QUIVIS. I acknowledge these observations of yours are re-assuring. My friend here, when reporting your previous conversations, surprised me by your positive declarations of the truth of Christianity, and of its harmony with the inductions of sound philosophy, and ascertained history. We are accustomed now-a-days to a different order of speech. Men speak of God and of the Gospel, and of the human spirit, and of immortality falteringly, and with sceptical faintness, or inuendoes. All things are attributed, as far as language can be understood, to developments, to a blind series of contrivances, to insensible and unknowing forces.

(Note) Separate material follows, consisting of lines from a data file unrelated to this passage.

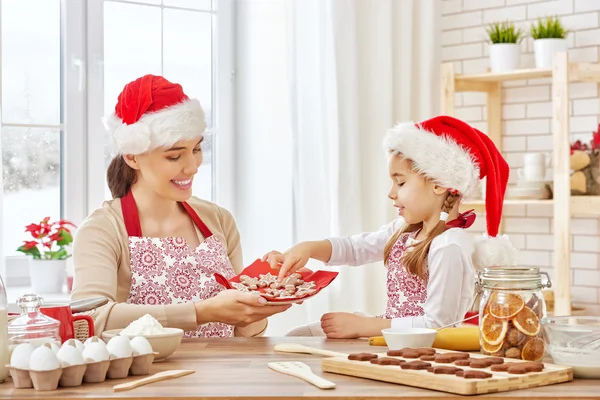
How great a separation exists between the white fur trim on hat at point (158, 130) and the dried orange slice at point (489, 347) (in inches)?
51.9

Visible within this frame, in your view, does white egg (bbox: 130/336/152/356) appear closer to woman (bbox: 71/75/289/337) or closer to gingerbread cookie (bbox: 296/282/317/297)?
gingerbread cookie (bbox: 296/282/317/297)

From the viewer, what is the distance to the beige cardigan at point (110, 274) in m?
2.45

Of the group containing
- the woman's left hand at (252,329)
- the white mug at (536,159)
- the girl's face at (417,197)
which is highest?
the white mug at (536,159)

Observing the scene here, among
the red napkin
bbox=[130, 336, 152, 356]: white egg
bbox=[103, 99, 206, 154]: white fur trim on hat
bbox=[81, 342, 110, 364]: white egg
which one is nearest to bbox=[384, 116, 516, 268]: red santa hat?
the red napkin

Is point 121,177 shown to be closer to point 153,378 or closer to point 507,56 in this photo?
point 153,378

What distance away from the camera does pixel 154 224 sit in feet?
9.50

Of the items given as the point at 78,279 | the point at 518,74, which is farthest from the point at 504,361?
the point at 518,74

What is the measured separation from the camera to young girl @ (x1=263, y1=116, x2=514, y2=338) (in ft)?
8.06

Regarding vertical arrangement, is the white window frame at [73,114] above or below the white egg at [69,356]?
above

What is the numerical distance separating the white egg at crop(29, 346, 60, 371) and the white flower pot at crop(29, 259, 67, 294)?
7.37 ft

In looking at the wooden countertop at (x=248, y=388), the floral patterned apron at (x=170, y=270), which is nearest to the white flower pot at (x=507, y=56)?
the floral patterned apron at (x=170, y=270)

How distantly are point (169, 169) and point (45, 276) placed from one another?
128cm

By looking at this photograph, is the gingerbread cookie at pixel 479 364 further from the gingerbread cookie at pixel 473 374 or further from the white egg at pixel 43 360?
the white egg at pixel 43 360

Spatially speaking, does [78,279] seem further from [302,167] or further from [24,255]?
[302,167]
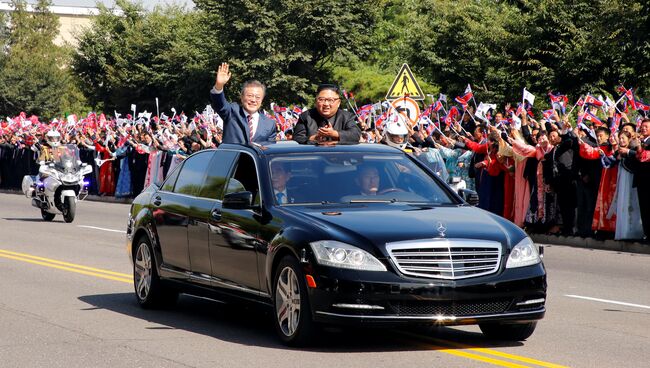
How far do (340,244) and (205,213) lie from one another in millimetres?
2198

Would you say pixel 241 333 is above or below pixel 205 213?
below

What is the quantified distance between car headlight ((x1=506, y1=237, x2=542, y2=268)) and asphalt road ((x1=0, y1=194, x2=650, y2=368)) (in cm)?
62

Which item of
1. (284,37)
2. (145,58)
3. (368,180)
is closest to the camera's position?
(368,180)

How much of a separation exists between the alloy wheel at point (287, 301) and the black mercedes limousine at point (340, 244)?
11mm

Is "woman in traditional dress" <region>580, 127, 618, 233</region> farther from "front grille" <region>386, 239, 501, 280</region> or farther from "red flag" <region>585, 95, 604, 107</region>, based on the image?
"front grille" <region>386, 239, 501, 280</region>

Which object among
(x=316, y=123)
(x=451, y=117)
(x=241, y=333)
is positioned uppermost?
(x=451, y=117)

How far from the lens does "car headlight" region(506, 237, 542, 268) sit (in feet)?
29.4

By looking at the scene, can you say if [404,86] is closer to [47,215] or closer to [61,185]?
[61,185]

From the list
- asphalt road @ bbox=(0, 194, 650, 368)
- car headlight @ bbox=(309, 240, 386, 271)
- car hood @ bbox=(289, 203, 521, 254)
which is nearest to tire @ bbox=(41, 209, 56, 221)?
asphalt road @ bbox=(0, 194, 650, 368)

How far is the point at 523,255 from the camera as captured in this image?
29.7 feet

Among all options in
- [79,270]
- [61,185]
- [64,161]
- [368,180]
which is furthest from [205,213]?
[64,161]

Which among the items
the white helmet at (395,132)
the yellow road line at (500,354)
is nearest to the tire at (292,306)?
the yellow road line at (500,354)

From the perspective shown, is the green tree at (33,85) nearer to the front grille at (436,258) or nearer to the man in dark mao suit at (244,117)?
the man in dark mao suit at (244,117)

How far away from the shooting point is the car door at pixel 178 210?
11.2 metres
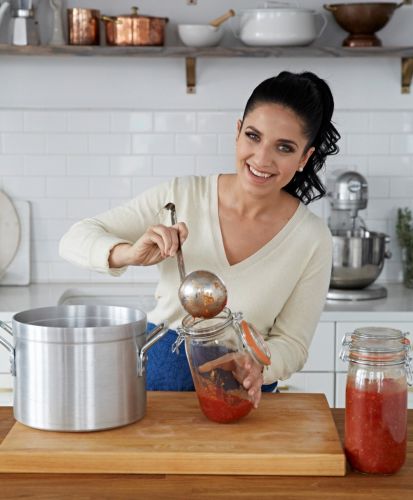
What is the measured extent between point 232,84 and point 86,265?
81.7 inches

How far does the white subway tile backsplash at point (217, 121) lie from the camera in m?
4.07

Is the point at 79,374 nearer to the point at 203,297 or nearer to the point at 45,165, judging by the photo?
the point at 203,297

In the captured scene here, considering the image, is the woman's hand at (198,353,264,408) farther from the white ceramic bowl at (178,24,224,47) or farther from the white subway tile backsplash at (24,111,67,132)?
the white subway tile backsplash at (24,111,67,132)

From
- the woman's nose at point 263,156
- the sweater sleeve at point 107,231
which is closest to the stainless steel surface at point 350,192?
the sweater sleeve at point 107,231

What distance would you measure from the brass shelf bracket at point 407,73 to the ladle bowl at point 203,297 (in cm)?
246

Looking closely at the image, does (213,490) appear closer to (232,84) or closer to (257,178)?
(257,178)

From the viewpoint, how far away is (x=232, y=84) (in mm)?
4059

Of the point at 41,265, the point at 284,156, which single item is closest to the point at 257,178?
the point at 284,156

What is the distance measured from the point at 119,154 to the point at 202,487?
267 cm

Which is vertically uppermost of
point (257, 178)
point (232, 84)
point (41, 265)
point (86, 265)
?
point (232, 84)

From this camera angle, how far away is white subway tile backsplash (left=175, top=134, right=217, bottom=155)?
4.09 meters

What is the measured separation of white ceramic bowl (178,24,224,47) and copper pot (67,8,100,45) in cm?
37


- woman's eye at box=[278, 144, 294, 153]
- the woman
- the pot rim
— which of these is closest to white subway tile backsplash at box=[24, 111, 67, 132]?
the pot rim

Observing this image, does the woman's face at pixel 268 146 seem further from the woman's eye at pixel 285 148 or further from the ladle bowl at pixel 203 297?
the ladle bowl at pixel 203 297
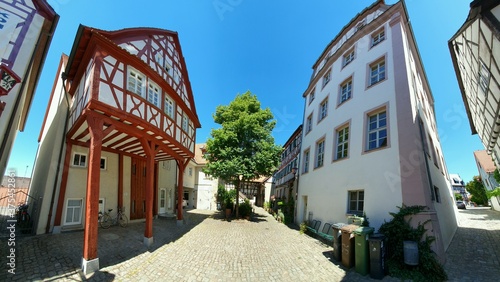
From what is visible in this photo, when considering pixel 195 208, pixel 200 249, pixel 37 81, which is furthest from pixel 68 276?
pixel 195 208

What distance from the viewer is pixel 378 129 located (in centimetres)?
878

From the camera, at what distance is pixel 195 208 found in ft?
78.7

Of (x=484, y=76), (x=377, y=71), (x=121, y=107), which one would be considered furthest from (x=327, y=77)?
(x=121, y=107)

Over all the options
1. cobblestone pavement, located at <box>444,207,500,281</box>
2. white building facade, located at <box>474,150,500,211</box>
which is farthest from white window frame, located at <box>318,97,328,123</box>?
white building facade, located at <box>474,150,500,211</box>

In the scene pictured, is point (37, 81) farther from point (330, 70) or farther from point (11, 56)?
point (330, 70)

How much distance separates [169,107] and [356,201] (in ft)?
32.7

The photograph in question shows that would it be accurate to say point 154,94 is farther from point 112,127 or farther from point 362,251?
point 362,251

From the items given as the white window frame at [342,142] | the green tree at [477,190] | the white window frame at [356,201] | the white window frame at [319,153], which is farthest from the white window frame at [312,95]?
the green tree at [477,190]

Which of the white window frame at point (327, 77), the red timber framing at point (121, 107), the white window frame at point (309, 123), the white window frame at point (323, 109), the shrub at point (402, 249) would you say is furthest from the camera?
the white window frame at point (309, 123)

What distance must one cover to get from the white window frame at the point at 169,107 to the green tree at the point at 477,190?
4519cm

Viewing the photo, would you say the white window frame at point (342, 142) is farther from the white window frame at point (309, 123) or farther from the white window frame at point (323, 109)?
the white window frame at point (309, 123)

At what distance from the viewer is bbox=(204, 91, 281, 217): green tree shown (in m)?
15.9

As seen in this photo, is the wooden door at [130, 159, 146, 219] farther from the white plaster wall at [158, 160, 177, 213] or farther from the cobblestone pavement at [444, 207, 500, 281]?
the cobblestone pavement at [444, 207, 500, 281]

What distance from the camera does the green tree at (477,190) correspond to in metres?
32.7
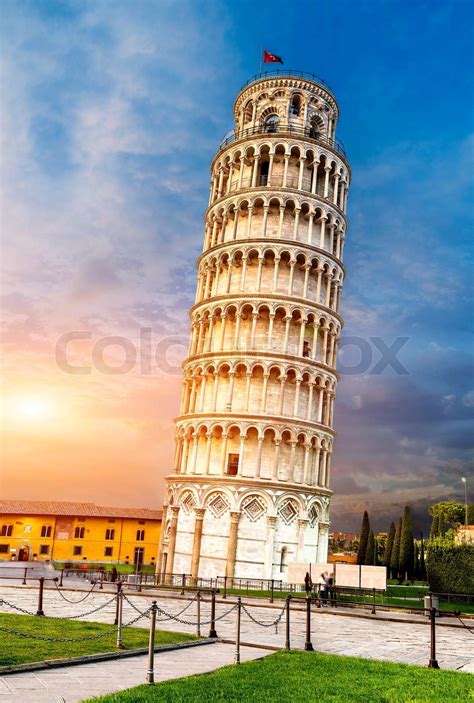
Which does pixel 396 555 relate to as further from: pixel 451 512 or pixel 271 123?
pixel 271 123

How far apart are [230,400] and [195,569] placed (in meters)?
11.9

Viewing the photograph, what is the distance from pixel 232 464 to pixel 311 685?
108ft

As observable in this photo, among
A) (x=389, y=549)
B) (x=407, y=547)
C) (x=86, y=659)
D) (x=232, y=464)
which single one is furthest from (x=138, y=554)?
(x=86, y=659)

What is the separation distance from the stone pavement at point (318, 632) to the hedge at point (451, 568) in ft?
45.7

Religion we are told "consists of love, complete submission to an exalted and mysterious superior, a strong sense of dependence, fear, reverence, gratitude, hope for the future, and perhaps other elements."* The Bible is referred to as a legendary book, "a petty sanctuary of borrowed beliefs." This fleeting and perplexed life is everything; vice and virtue are mere matters of convenience and taste; grief is to be assuaged by forgetfulness; and the grave becomes the melancholy refuge and tomb of being. Any reverent mention of God, or a warm recognition of His goodness, of dependence upon Him, or of man's moral responsibility to Him, is met either with expressions of contempt, or with a silence that betrays unbelief. And too much of this is found among salaried teachers and professors of the Christian religion. Judging from what I hear

Darwin's "Descent of Man." Vol. I., p. 63.